Cells were seeded in a 96-well plate and cell proliferation was measured by adding 20 μL of 5 mg/mL MTT solution (Sigma-Aldrich). Following a 3.5 h incubation, MTT solution was replaced with 150 μl of MTT solvent (4 mM HCl, 0.1% NP-40) in isopropanol. The plate was incubated while shaking for 15 min at room temperature, followed by the measurement of OD at 590 nm.

Live cell imaging

Poly-D-Lysine coated, 35 mm glass bottom dishes (ibidi GmbH, Gräfelfing, Germany) were used for live imaging. Cells were co-transfected with GFP and either FBLN5, luciferase or tBID in 1:4 ratio (1 GFP: 4 test plasmid) as described above and 8 h post-transfection images were captured at 15–20 min intervals.
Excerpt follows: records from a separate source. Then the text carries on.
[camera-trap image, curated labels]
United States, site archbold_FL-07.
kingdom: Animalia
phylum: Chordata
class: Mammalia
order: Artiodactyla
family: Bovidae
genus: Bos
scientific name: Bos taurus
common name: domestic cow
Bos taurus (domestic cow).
Excitation at 488 nm with 10 mW laser power and 50 ms exposure time was used, emission was detected at 495–550 nm for GFP and halogen lamp for illumination and a full visible spectrum filter cube for phase contrast. During imaging, cells were maintained at 37° C and 5% CO2 under high relative humidity in a stage top incubator (Tokai Hit, Shizuoka, Japan) on the Zeiss Elyra wide-field microscope. Image analysis of the Z-stack time series was performed using Fiji [22].